# First Commercial Bid!



## sgoalie23 (Jun 20, 2004)

This will be the first commercial bid we will be making. I will be attaching a diagram to explain what the property looks like. Salt and sand are not an isue. My questions are as follows. How would you set up a price; by hour? per inch? every four inches? These are the things that i need help with. There will be two trucks a F350 with a Boss 8'2" V and a F550 with 9' boss with wings. How long would you expect this to take? I would greatly appreciate advise ASAP.

Thank you,
Brian


----------



## Mick (May 19, 2001)

The attachment just came through as four lines of gobblygook.

Question - How much experience do you have plowing snow?


----------



## jcesar (Sep 14, 2006)

not sure if it is your end or mine, but cant get the diagram to come up. just shows a bunch of ... not sure what it shows!!!


----------



## sgoalie23 (Jun 20, 2004)

*here it is.*

....................


----------



## grandview (Oct 9, 2005)

What kind of place is this? Is it a storage place or office buildings any more info?


----------



## sgoalie23 (Jun 20, 2004)

Mick said:


> The attachment just came through as four lines of gobblygook.
> 
> Question - How much experience do you have plowing snow?

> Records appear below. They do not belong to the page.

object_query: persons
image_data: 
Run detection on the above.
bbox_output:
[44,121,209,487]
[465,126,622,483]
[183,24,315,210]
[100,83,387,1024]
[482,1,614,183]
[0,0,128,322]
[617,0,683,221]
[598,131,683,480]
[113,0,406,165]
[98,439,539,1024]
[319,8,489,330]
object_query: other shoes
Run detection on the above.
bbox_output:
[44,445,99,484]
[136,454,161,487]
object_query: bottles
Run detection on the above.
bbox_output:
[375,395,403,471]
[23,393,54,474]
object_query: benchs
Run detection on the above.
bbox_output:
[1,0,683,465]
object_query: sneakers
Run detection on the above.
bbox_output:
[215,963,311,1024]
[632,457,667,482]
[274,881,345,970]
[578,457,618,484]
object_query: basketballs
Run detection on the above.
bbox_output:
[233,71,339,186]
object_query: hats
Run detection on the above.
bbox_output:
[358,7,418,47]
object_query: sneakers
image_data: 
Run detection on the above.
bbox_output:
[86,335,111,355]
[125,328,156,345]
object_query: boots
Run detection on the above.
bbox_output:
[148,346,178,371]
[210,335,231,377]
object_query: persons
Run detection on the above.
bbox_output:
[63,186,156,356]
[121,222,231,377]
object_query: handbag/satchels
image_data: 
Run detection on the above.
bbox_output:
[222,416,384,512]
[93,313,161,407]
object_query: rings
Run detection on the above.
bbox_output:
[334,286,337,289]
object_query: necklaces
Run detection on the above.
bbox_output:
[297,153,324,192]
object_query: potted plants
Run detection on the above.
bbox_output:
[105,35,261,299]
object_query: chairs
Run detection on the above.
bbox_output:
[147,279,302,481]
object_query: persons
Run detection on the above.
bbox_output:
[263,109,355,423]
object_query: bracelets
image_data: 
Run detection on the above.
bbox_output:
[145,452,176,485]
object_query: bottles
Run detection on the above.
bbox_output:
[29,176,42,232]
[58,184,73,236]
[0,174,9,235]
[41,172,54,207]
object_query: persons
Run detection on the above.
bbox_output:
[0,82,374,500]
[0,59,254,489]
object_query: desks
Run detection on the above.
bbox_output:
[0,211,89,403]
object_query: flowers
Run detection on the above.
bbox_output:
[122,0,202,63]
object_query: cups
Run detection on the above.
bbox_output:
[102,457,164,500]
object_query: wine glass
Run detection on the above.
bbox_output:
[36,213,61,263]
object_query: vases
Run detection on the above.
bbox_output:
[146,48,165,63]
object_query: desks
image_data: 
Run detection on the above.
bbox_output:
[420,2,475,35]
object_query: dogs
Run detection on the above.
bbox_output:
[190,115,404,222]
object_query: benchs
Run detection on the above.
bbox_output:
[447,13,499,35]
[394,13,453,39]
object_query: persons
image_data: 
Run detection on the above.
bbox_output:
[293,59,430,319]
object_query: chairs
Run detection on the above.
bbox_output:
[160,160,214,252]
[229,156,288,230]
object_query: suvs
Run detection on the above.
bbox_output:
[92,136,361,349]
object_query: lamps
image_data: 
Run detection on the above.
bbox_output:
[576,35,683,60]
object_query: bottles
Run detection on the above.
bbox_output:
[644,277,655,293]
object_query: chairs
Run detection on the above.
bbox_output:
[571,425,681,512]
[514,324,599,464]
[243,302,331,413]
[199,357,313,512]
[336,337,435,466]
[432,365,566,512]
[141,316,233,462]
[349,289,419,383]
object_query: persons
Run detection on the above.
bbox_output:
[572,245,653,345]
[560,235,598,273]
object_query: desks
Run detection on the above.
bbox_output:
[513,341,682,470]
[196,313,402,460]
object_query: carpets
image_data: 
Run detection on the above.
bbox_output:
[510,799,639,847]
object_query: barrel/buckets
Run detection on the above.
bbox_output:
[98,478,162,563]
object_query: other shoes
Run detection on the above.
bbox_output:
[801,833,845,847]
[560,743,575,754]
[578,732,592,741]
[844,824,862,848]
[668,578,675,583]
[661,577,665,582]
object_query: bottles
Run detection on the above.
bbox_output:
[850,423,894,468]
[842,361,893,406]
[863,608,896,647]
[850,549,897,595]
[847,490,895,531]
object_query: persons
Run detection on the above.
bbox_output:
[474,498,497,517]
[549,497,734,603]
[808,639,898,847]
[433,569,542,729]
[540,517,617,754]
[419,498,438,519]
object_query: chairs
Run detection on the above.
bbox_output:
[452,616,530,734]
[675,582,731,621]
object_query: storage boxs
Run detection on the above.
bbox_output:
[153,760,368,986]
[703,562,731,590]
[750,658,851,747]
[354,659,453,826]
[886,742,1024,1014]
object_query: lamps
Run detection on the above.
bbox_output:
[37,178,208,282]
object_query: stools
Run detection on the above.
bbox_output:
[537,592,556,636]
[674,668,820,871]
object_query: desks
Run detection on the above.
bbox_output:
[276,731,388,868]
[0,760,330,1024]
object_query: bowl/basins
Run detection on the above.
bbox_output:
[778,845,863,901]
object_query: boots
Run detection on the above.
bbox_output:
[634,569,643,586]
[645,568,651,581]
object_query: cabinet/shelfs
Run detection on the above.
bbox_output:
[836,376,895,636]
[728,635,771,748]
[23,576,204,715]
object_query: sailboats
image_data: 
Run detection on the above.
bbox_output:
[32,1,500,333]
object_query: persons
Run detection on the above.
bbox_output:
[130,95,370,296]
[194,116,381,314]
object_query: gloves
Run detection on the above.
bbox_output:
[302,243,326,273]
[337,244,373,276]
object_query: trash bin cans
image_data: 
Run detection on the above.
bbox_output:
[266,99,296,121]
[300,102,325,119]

Mick, it might not seem like a lot but this will be my third winter season. I currently have 58 residential accounts, and one small strip mall.


----------



## sgoalie23 (Jun 20, 2004)

grandview said:


> What kind of place is this? Is it a storage place or office buildings any more info?


Bingo, it's a storage place. What info would you need?


----------



## grandview (Oct 9, 2005)

If its all fenced in you'll see how fast the corners fill up.I'm not sure how much snow you get ,but you may need a loader to more the snow. Also a lot of those places sell outside storage so need to find that out also.A nice Vplow would work great for a place like that.


----------



## Mick (May 19, 2001)

For billing, I'd figure two hours of "truck time". With the equipment you have, I'd say it will actually take something less than an hour. (I'm using "truck time" to mean if you were using a 3/4 ton with an 8' plow.) Next I'd offer a seasonal contract, then you can plow it as you deem best for the conditions at the time. You have plenty of places to stack snow and with a little planning, those two trucks should work well together.

I asked how if you had any experience because if you said this was your first season, my answer would have been very different and, at least, more simplistic. Your profile shows 19 yrs old and you could have been pushing with your Dad for the last ten years or you could be thinking about getting a truck and your first plow; although that could be true at any age. But with three years of pushing, you should have some idea of what you're getting into.

Edit - I saw Grandview's point about outside storage, which would skew my response. I never see anything stored outside of those storage places. I took it to mean those measurements with no lane obstacles


----------



## grandview (Oct 9, 2005)

In our area we have a lot of these with outside storage and they park boats and trailers in them so sometimes you only have one area to put the snow.


----------



## sgoalie23 (Jun 20, 2004)

There are no obstacles what so ever outside of the buildings themselves. Also, cars, boats, trailers are not parked outside either. Any thoughts of price for a seasonal contract would be much appreciated, or any thoughts about other pricing is welcomed as well.


----------



## PLCI (Nov 8, 2004)

What kind of roofs to they have? There may be quite a bit of cleanup work after the sun hits those roofs and melts. do they have gutters? Be careful from a liability standpoint you may have alot of people juming in and out of the backs of pickups and trucks. Make sure your contract has a strong indemnification clause. Any shoveling in front of the doors?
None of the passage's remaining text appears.